The businesses in neighborhood I reside in here in Seattle are very fond of the reader board. In fact, almost every business you pass has one. But instead of simply advertising their goods and services on the boards, the companies fill them with pithy sayings or political opinions. D.A. Burns, a carpet cleaning company, probably has some of the worst slogans on display. They usually deal with work ethic and tend to be of the cheesy motivational variety. Currently it reads "Success is not permanent and failure is not fatal." Some part of me thinks there is an unspoken addition that goes like this "unless you screw up someone's carpet. Then it's fatal to your job, you hear me?!!!"

There's a welder two streets over whose sign read "Come on on in and see how our G6-85 Pro cuts steel like butter!" I never took him up on that offer but at least it applied to his business. The sign at the convenience store up the street once read "Henry Weinhard's Beer - $4.99 a six pack" but someone changed it to read "Hard Wiener" seven months ago and it's remained that way ever since. I laugh every time I pass by. Hard Wiener, ha ha ha. What can I say? I'm mentally a twelve year old.

The lumber store up on Market Street has a sign that announces "Wedding season is almost over, now put your new hubby to work building a deck!" Besides being an incredibly sexist remark ("only men build stuff, woman stay home and cook, clean, and birth the children"), this is also one of the least romantic ideas ever. I wonder if it's brought even a single customer in.

But my favorite sign of all is along the Burke Gilman Trail. I've passed this business/residence for years on my bike rides. It's a small white house, a little unkempt but ever so cute, and it has always advertised "Miss. Lillian Smith - Piano Lessons By Appointment - Specializing in Teaching Fundamentals to Young Children" and then her number. I've never actually seen Miss. Lillian (or any of her clients for that matter) but I've imagined her many times.
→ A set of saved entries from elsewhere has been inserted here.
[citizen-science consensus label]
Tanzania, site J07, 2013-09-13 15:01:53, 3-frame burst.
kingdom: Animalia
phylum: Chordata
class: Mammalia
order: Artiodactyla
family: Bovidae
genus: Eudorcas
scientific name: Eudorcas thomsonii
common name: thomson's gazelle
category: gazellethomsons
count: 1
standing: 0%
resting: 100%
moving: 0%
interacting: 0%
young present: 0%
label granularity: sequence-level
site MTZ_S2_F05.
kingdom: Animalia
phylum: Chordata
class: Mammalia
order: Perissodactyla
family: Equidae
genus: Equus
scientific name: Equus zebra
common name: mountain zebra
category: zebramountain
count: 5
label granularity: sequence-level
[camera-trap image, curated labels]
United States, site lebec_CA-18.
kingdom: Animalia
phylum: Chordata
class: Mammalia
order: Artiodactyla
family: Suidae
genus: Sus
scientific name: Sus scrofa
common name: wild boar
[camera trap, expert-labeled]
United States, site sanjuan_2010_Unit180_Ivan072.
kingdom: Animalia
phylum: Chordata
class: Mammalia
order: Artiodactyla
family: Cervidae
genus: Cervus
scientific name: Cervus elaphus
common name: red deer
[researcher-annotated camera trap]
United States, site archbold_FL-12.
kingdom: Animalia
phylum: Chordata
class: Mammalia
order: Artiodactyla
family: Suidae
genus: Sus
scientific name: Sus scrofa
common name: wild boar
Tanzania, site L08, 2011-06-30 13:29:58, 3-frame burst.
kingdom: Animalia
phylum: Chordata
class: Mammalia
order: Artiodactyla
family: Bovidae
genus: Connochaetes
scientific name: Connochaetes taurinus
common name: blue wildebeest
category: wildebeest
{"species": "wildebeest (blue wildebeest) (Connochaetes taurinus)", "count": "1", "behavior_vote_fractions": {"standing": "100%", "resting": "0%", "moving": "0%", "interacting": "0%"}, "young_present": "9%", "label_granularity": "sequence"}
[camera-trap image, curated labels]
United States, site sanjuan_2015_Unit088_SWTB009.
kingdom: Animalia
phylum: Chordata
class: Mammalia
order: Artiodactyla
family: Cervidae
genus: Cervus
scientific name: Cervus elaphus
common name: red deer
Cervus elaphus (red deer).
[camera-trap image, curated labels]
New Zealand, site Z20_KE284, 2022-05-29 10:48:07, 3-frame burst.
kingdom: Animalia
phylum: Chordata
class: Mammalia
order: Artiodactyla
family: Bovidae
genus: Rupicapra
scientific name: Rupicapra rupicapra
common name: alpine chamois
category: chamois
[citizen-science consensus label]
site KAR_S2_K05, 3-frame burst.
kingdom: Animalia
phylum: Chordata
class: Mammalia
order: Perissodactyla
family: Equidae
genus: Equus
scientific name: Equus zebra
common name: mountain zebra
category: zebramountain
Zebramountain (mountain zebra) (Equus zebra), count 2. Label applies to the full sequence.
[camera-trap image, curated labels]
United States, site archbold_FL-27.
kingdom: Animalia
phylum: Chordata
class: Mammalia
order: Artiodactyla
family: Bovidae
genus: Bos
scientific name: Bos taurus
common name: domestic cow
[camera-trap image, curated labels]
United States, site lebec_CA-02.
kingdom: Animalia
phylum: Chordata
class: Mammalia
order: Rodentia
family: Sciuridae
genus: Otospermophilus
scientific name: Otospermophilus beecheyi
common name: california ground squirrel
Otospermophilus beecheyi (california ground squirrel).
I picture her as a sweet little old lady with gray hair pulled back in a bun wearing a cream colored cardigan sweater over a loose floral patterned dress. She's a bit deaf but this works to her professional advantage. It's wonderful to be able to tune out Chopsticks after hearing it over a million times. She's so kind and patient with her students and even though they may not like these stupid lessons their parents have forced on them, they do love Miss Lily and they are especially fond of the homemade lemon drop cookies and sun tea she serves them at each meeting. Sometimes her old tomcat Alfred will come into parlor and climb up on the Baby Grand. Then Lily breaks into old ragtime hits and smiles about how fortunate her life has been and how content she is. Yes things are just perfect. But recently Lily switched things up a bit. Her sign now reads "COME ON AMERICA! PULL YOUR HEADS OUT OF YOUR ASSES! BUSH SUCKS BIG C#CK! VOTE KERRY." and then the old "Miss Lillian Smith - Piano Lessons By Appointment - Specializing in Teaching Fundamentals to Young Children." I wonder if this has had any effect on her business? Frankly, I am more inspired than ever to learn my scales.